ONCE UPON A TIME IN HOLLYWOOD totally rules
Updated: Aug 6, 2019
I started to write a whole damn dissertation on ONCE UPON A TIME IN HOLLYWOOD, and then stopped because I had too much to say. Basically: It’s great!
I’m not exactly a Tarantino superfan. I love his devotion to cinema, his absolutely kickass movie theater, and, like, a third of his movies. I tend to agree with him more in theory than in practice. What turns me off about his films is also what attracts others to them: Namely, I find the violence excessive in a way that doesn’t have as much to say as people seem to think. And as far as dialogue goes, I find a lot of it not all that enjoyable, serving mainly as filler between hyper-violent scenes.
But ONCE UPON A TIME IN HOLLYWOOD uses Tarantino’s trademark violence and dialogue in a way that really, really works. And I am willing to retroactively grant my approval to Tarantino films I didn’t exactly love the first time around, because without them, this movie wouldn’t feel nearly as meaningful.

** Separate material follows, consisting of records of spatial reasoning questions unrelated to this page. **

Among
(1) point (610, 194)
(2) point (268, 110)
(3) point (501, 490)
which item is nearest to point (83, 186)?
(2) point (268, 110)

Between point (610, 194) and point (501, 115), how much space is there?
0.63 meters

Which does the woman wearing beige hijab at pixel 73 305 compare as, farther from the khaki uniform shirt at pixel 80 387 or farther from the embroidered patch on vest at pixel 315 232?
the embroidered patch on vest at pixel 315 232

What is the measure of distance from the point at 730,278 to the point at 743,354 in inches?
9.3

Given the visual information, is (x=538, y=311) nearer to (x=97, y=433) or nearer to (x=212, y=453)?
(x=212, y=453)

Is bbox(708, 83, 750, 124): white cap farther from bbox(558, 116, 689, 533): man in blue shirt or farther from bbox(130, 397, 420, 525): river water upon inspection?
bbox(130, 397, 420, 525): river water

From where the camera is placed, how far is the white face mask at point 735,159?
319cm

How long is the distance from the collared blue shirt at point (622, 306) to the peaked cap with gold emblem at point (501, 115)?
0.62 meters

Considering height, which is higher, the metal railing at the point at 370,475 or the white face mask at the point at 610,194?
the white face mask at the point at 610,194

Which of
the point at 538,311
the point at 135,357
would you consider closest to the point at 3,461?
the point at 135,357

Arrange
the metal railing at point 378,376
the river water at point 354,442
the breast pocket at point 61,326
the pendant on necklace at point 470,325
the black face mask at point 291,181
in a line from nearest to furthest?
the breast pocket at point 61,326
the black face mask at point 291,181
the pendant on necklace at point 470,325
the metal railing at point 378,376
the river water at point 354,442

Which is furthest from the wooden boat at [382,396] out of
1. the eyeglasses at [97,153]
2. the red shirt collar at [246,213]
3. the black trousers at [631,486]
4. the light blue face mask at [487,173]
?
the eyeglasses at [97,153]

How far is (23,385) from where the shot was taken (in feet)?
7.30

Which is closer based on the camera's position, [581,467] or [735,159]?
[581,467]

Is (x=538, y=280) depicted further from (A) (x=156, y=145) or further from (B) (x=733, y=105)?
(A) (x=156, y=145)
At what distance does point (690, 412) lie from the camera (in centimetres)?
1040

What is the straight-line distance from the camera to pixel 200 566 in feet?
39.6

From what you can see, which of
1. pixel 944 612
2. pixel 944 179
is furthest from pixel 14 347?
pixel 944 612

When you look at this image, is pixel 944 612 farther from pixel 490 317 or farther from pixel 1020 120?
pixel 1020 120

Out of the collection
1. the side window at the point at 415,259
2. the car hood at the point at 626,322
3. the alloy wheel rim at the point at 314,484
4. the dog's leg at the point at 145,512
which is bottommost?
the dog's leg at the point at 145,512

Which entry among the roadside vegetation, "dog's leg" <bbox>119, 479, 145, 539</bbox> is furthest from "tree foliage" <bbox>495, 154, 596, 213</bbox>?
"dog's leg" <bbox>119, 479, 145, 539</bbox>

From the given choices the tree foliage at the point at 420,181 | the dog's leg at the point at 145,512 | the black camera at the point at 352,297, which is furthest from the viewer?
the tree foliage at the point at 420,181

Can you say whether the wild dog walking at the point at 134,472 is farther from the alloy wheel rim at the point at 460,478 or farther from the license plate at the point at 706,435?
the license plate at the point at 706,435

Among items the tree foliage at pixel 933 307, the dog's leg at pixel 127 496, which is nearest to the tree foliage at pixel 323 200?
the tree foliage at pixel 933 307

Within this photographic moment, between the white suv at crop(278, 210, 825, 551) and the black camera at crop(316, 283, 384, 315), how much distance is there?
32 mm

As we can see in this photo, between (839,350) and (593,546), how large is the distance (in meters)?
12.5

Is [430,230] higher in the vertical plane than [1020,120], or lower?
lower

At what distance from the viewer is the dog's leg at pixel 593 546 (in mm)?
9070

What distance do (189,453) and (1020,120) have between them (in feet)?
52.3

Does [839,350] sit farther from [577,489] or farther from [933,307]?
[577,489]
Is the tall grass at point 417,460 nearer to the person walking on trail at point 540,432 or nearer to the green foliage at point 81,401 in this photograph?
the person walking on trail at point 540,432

I am not sure how you would view this movie if you were A) unfamiliar with the Manson Family murders and B) unfamiliar with at least some of Tarantino’s other work. I could write an entire book on point A; there is a raging debate on Twitter where people are complaining that because they’re unaware of one of the most significant events in 20th century American history, they didn’t “get” the film. What do you even say to those people, except…did you end up in the wrong theatre? Are you sure you weren’t trying to see THE LION KING remake instead?
As for point B, you don’t HAVE to have seen other Tarantino films, I guess, but it certainly helps. Because he uses his traditional storytelling techniques to telegraph exactly what is going to happen in this film, if you’re paying attention:
He reminds you of INGLOURIOUS BASTERDS by making frequent references to a Nazi film Rick Dalton (Leonardo DiCaprio) starred in, the FOURTEEN FISTS OF MCCLUSKEY.
He reminds you you’re watching a film—specifically, a Tarantino film—with all the damn bare feet, the soundtrack, the celebrity cameos, the meandering dialogue and seeming non-sequiturs.
He then brings these concepts together to give a “twist” ending that in retrospect is so obvious, it’s genius.
What I love most about ONCE UPON A TIME IN HOLLYWOOD is that it encourages the viewer to think about what it’s saying with both the in-movie story and all the choices Tarantino makes as a filmmaker. The conclusion is absolutely bananas, pitch-perfect, and says a hell of a lot while still managing to be fun as hell. As for what it’s saying, well…I’ll leave that for the 2309283 MFA theses this movie will surely inspire.